Mother testified that Father had been violent towards her in front of the children and
described an incident where Father had thrown her “up against the passenger car window
with a choke hold position with one hand, his right hand, his left hand on the steering
wheel.” Mother claimed that she reached for her phone and indicated that she was going
to call 911, but Father grabbed the phone and tossed it out onto the interstate. Mother
testified that Father had been arrested following this episode. According to her, Father
later admitted that he had been using drugs at the time of this incident, although she had
not known it at the time. Father did not dispute this assault, although he did attempt to
deny the assertion that he was on drugs at the time notwithstanding previous
representations by him to the contrary.

• Work order 1:
According to the testimony excerpt, how did Mother come to know that Father had been using drugs during the car incident?
• Work order 2:
In the testimony excerpt, what did Father do with Mother's phone after she said she would call 911?
• Work order 3:
Carry on the testimony excerpt from its final sentence.

• Data block:
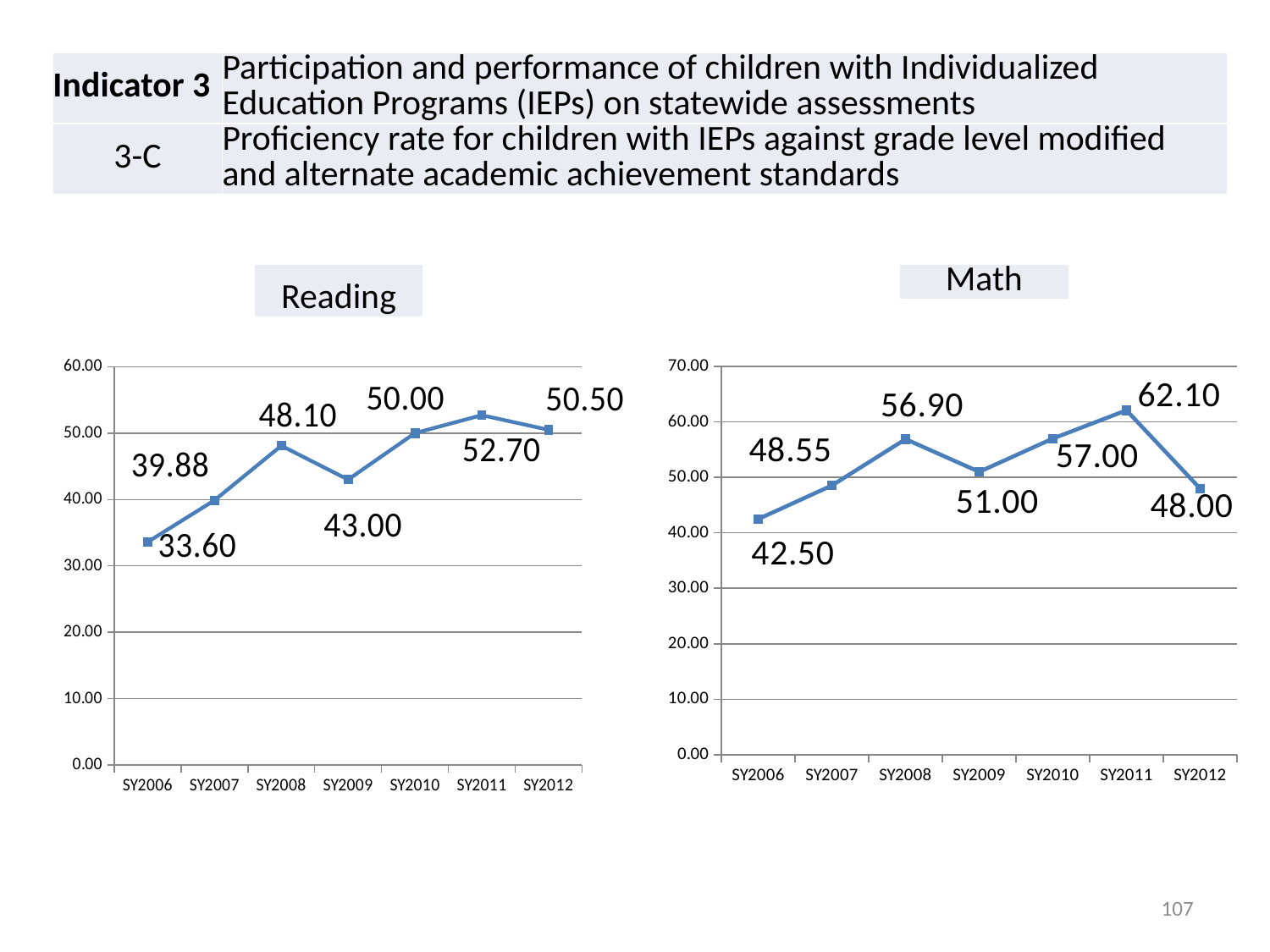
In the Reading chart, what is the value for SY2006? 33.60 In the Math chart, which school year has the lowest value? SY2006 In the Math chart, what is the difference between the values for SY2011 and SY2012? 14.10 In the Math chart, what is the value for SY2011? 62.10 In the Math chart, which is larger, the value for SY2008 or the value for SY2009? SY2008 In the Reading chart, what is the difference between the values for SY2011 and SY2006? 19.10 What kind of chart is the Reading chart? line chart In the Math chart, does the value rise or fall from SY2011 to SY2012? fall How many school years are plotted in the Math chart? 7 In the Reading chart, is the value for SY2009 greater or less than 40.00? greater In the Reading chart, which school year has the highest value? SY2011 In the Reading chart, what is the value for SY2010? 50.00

• Exercise result 1:
She did not know it at the time of the incident. She learned of it because Father later admitted that he had been using drugs then.

• Exercise result 2:
He grabbed it and tossed it out onto the interstate.

• Exercise result 3:
In Mississippi, in addition to having a job available, Mother testified that she also
had a support system through her family, who would be able to help with childcare and
provide other assistance. She also testified that she could get “a lot of home” there for
considerably less than she could in Brentwood or Franklin; in fact, she testified that she
could obtain “a very nice home in the 200’s, 250’s.”
Mother expressed her desire to enroll the children in a private Christian academy if
she relocated to Mississippi. When asked if she would be solely responsible for tuition if
Husband agreed to allow the children to attend that school, Mother stated as follows: “I
have recently discovered that I qualify for financial aid for that and my parents also told
me that they would pick up any expenses after that.” She later indicated in her testimony
that if she was allowed to relocate and enroll the children in that school that it would not
be at the expense of Father. She testified that her cost of childcare in Mississippi would be
approximately $300 per month.
Although Mother asked for alimony, she testified that her overall needs would be
much less if she moved to Mississippi. She sought an award of transitional alimony for a
five-year period. Father acknowledged at trial that he believed Mother “needs limited
alimony if she moves to Mississippi.”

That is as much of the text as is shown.